The defendant was engaged in furnishing electric power to the Ebsary Gypsum Company, by which the plaintiff’s intestate was employed. He threw an iron pipe from a third-story window which came into contact with the defendant’s uninsulated power line and he received a shock which caused his death. This action was brought to recover damages because of the defendant’s negligence.

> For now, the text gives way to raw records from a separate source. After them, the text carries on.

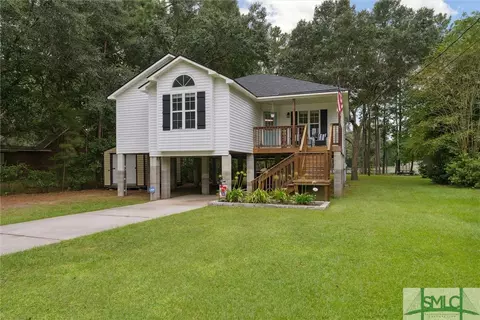 186 Carlyene Dr, Midway, GA 31320
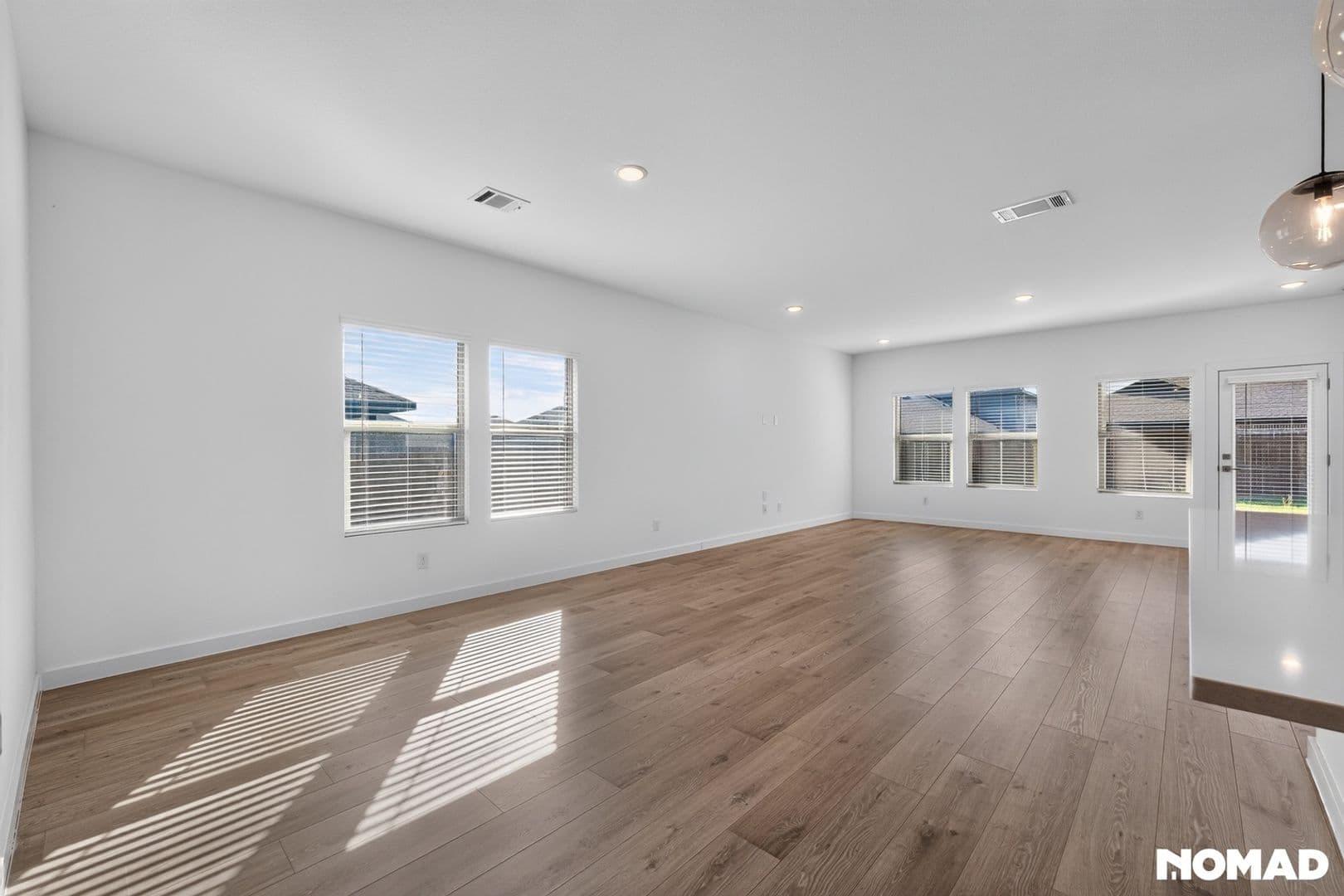 Seagoville House: 2512 Broken Bow Dr
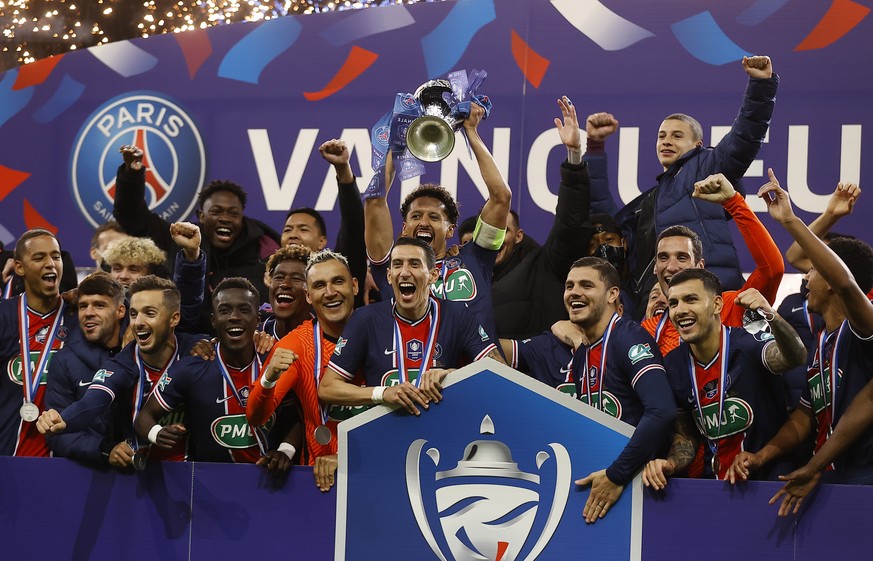 epa09213926 Paris Saint Germain&#039;s celebrate winning the Coupe de France final soccer match between AS Monaco and Paris Saint Germain, in Saint-Denis, France, 19 May 2021. EPA/Ian Langsdon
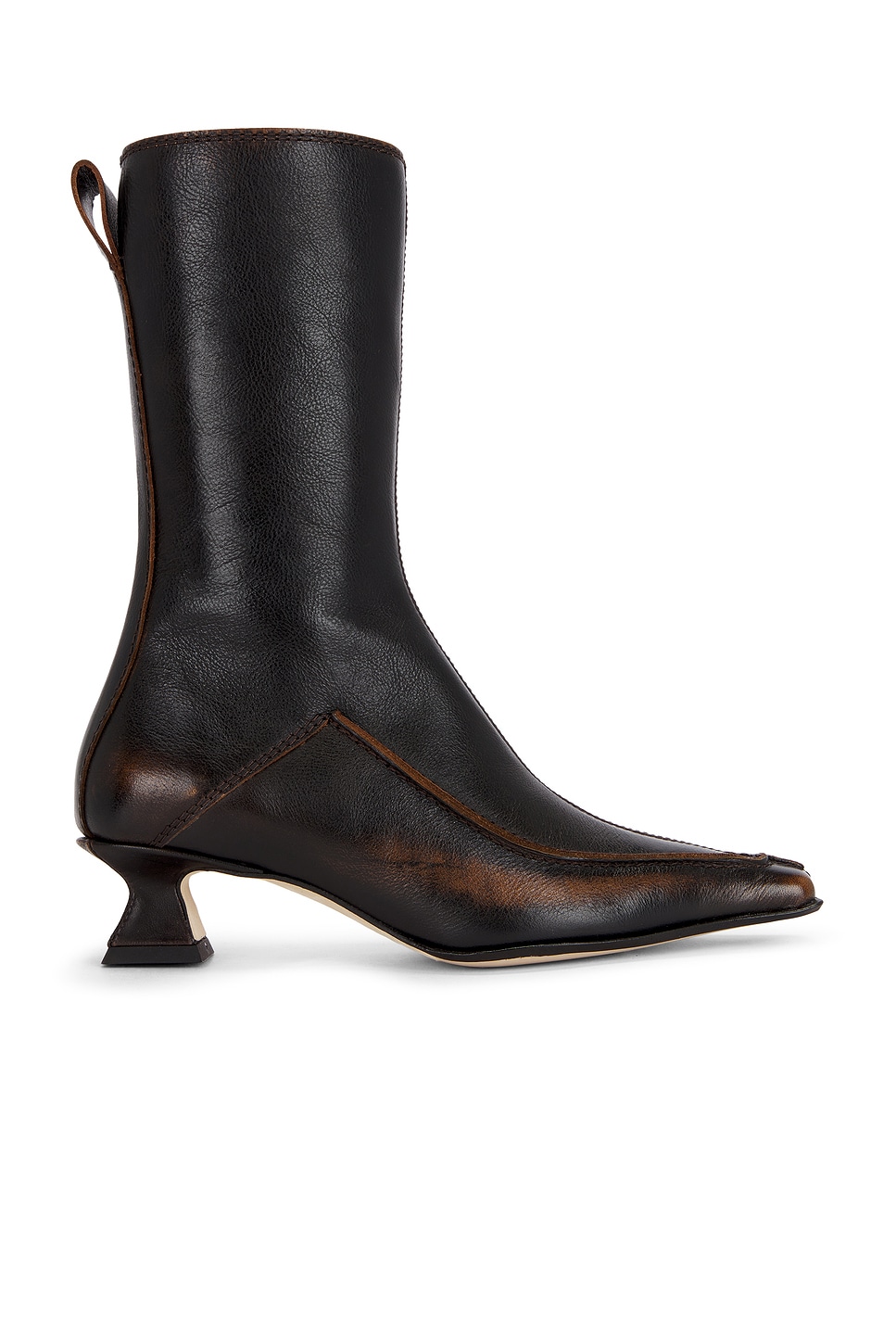 Miista SALLIE アンクルブーツ - Brushed Brown | REVOLVE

To my mind a mere statement of the fact that the defendant constructed and maintained a naked, high power line, carrying 11,000 volts of electricity, along the side of a factory, less than four feet from the building on one end and eight feet on the other, presents a question of fact as to its negligence. I think the decision of this case is controlled by the principle stated in the case of Braun v. Buffalo General Electric Co. (200 N. Y. 484), that is: “ Whether the respondent [defendant] in the exercise of reasonable care and foresight, should have apprehended that the premises over which the wires were strung might be so used as to bring people in contact with them, and whether, therefore, it should have guarded against such a contingency.” It was not necessary for the jury to find that the defendant should have apprehended that someone would throw an iron pipe twenty-five feet long from the third-story window and thus cause an injury. It is not essential that the defendant should have foreseen the particular consequences which might arise from the construction of the power line in the place and in the manner in which it was constructed. (McKenzie v. Waddell Coal Co., 89 App. Div. 415, 416; Lilly v. N. Y. C. & H. R. R. R. Co., 107 N. Y. 566, 575.)

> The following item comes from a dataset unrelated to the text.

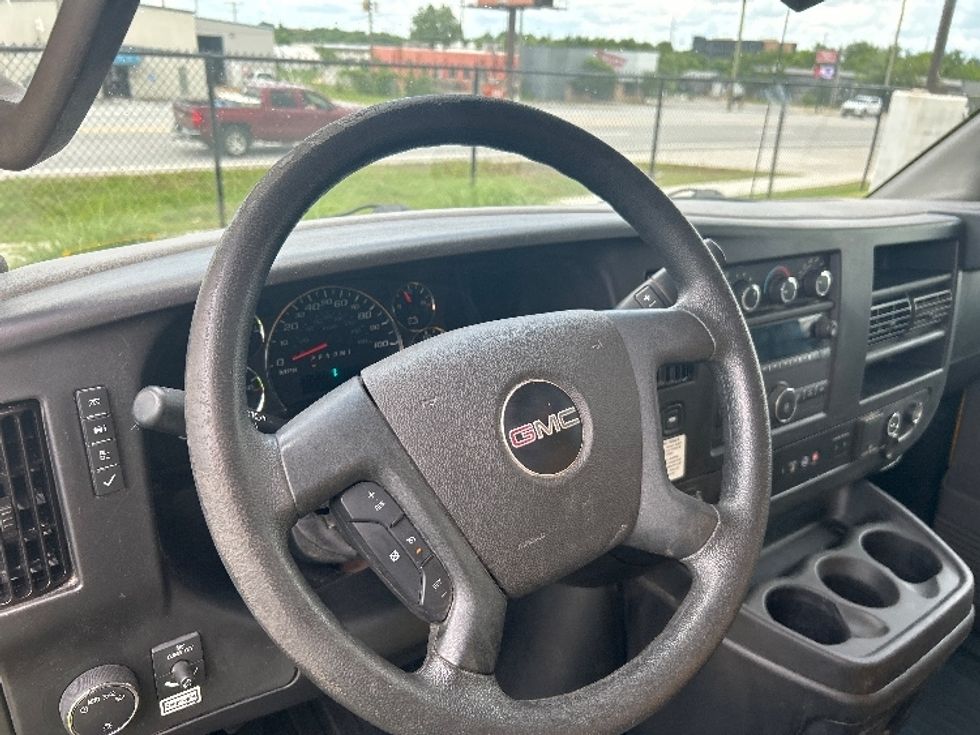 Light Duty Box Truck-Light and Medium Duty Trucks-GMC-2022-Savana G33903-Lowell-AR-137,219\n\t\tmiles-$ 22,750 - Image 17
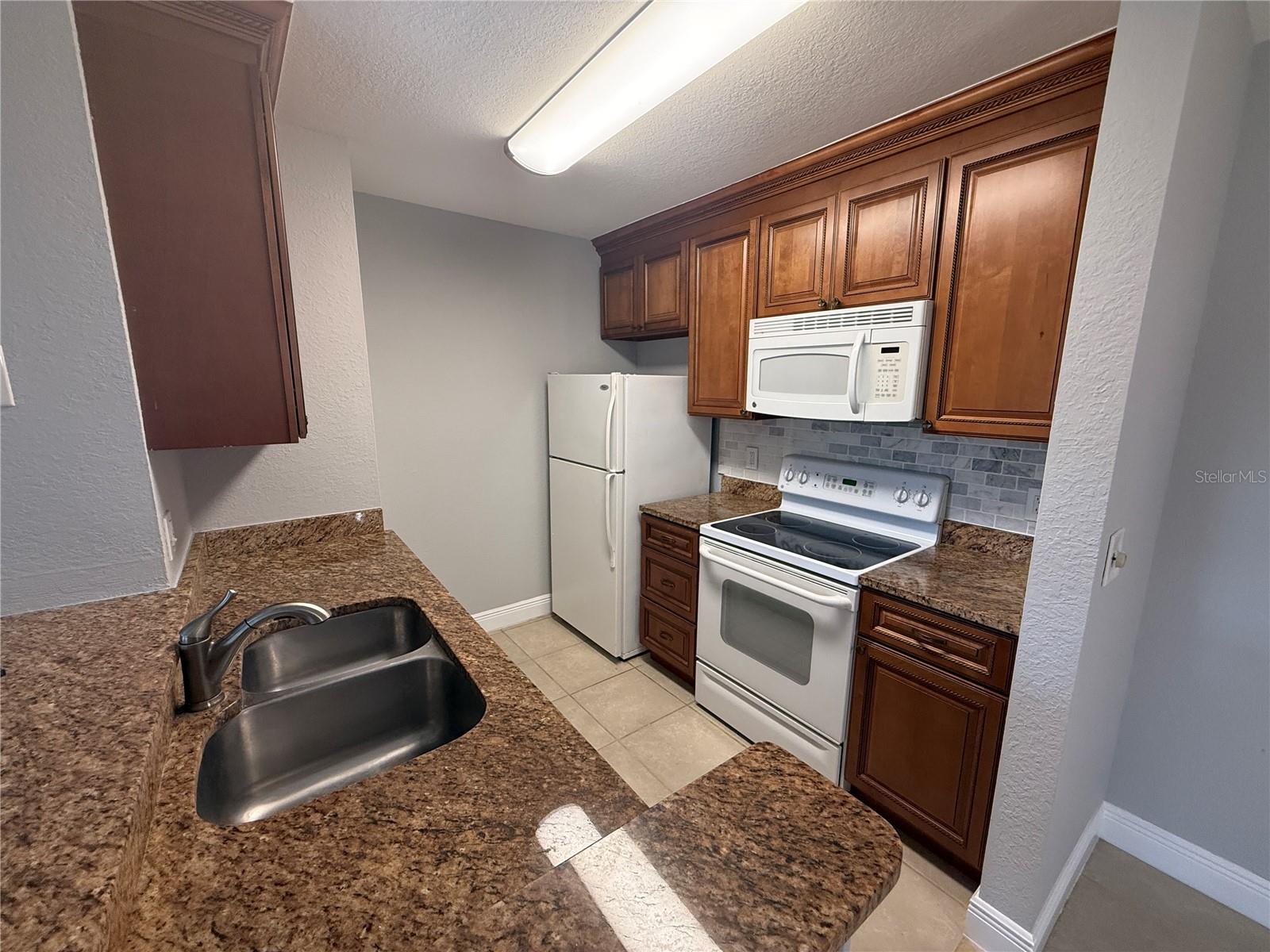 8932 MANOR LOOP #205, LAKEWOOD RANCH, FL, 34202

The question is, should the defendant have anticipated, in the exercise of reasonable care, that the line as constructed constituted a menace and danger to people lawfully upon the premises? Is it so unreasonable to say that an employee of the factory might, in some way, cause something to come into contact with the live *208wire and thereby cause an injury that the court can say as a matter of law that such construction was not negligent? In the Braun case Judge Hiscock quoted from many cases illustrating the principle announced in that case. He also referred to the case of Horning v. Hudson River Telephone Co. (111 App. Div. 122; affd., 186 N. Y. 652). In that case a disused telephone wire dropped upon an uninsulated electric wire, thereby charging the telephone wire, with which the plaintiff came into contact and was injured. The contact of the two wires Was caused by the burning of a building to which the telephone wire was attached and it was held that the electric light company might be held negligent for failing to anticipate that the building which held the telephone wire was liable to burn and cause the telephone wire to come into contact with its uninsulated, high power - wire. That case extended the liability of a party maintaining a high power electric wire much further than the decision in the case at bar.
There is an exhaustive note to the case of City of Henderson v. Ashby (14 A. L. R. 1018; 179 Ky. 507) in which the cases where persons have been injured when employed near high power electric wires are collated. As I read the cases it is the tendency of the courts to hold companies which are distributing electricity over high power wires to a high degree of care.
I do not think that the case of Adams v. Bullock (227 N. Y. 208) holds anything favorable to the appellant’s position. In that case the wire was a trolley wire which could not be insulated. Judge Cardozo said: “ There is, we may add, a distinction, not to be ignored, between electric light and trolley wires. The distinction is that the former may be insulated. Chance of harm, though remote, may betoken negligence, if needless. Facility of protection may impose a duty to protect. With trolley wires, the case is different. Insulation is impossible.” Here, when the defendant placed this uninsulated wire, there Was a chance of danger, though remote. By the construction adopted the defendant needlessly so placed its wire without insulation that because of that chance the plaintiff’s intestate met his death. Judge Cardozo also said in his opinion in that case: “ Reasonable care in the use of a destructive agency imports a high degree of vigilance.” I think it Was for the jury to say whether the defendant was negligent, and that its verdict is sustained by the evidence.
The learned trial justice in his main charge properly. submitted to the jury the question of negligence. He instructed it to determine whether the defendant should, in the exercise of reasonable care, have anticipated that persons engaged about the Gypsum Company’s plant might be injured because of the location and con*209dition of the high power wire. The limitations which he afterwards placed upon the main charge were favorable to the defendant and do not constitute reversible error.
The judgment and order should be affirmed, with costs.
Davis and Crouch, JJ., concur; Clark and Taylor, JJ., dissent on the law and facts in a memorandum and vote for reversal and granting a new trial.